The Deep

Baltasar Kormakur

BY Robert BellPublished Sep 10, 2012

Making his strongest films when embracing the darkest of humour and the most unreasonable of human characteristics – save for highly effective thriller Jar City – Icelandic director Baltasar Kormákur steps outside of his comfort zone with The Deep by making an inspirational true story about the nature of miracles.

It's a broader and more ambitious project than his previous films made in his native Iceland, balancing provincial sensibilities with his American studio experience working on the weirdly superior Contraband.

Noted as being "inspired by" true events that occurred in 1984, the plot of this low-key disaster film is exceedingly straightforward, following a group of fisherman on a routine catch that goes awry when their net snags and sinks their boat.

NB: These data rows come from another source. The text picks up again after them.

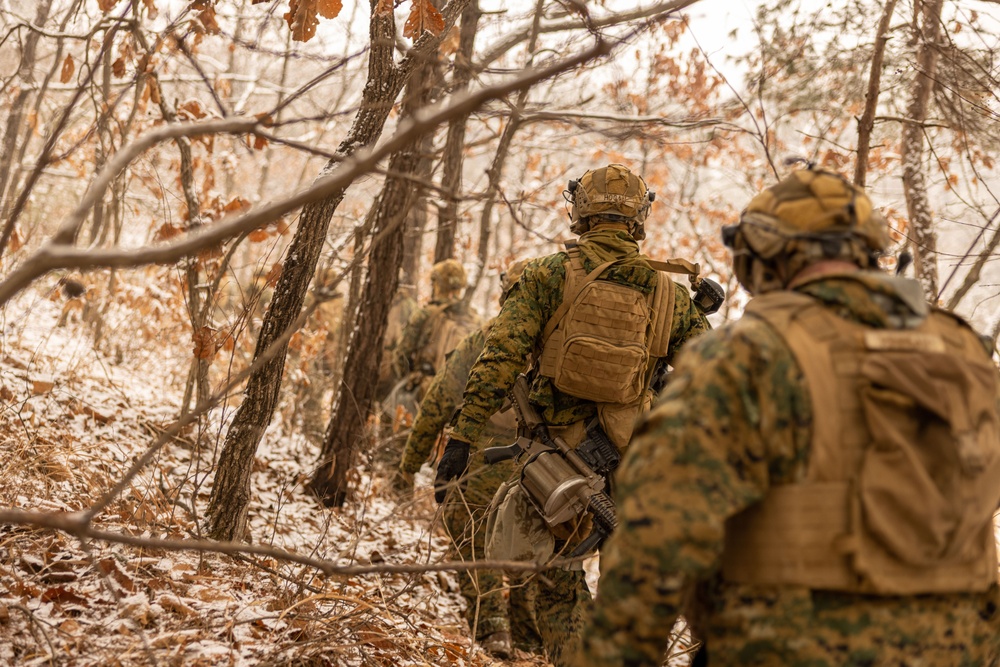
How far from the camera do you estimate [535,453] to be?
3.65m

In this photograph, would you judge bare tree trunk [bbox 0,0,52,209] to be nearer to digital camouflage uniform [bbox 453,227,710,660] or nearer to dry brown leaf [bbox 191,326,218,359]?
dry brown leaf [bbox 191,326,218,359]

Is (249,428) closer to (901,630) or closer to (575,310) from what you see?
(575,310)

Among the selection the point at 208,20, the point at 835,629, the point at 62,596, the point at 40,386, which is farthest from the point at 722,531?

This tragedy, which is shot with an impressively realist and unembellished sensibility to maintain the respect attributed to the actual event, comes with little context or development, aside from typical male bonding shenanigans. The night prior to the accident, the guys go out on a bender, where the large and looming Gulli (Ólafur Darri Ólafsson) protects their new cook from a beating.

With everyone dead so early in the film, we're left with Gulli floating in the water, gradually succumbing to the cold waters off the shore of Iceland's Westman Islands. Aside from some home video flashbacks, which are far too generic and unspecified to generate the intended pathos, much time is spent on Gulli bobbing in the water recounting his life, only to find the expected strength to survive in the face of hardship.

While this depiction of tragedy in itself is handled with enough dignity and panache to work as a human survival parable, the tacked on metaphors and third-act storylines essentially kill any possible emotional investment or lasting impact. There's a tenuous handling of science versus God didactic when doctors examine Gulli to see how someone could survive in cold water for multiple hours, but its partial realization and lack of depth leaves it lingering in the void of a story fallen of its rails.

It's as though the focus on realist sensibilities free from Kormákur's trademark humour and satirical sense of humanity actually denigrated the quality, leaving us with a well-constructed disaster and a lot of irrelevant white noise surrounding it.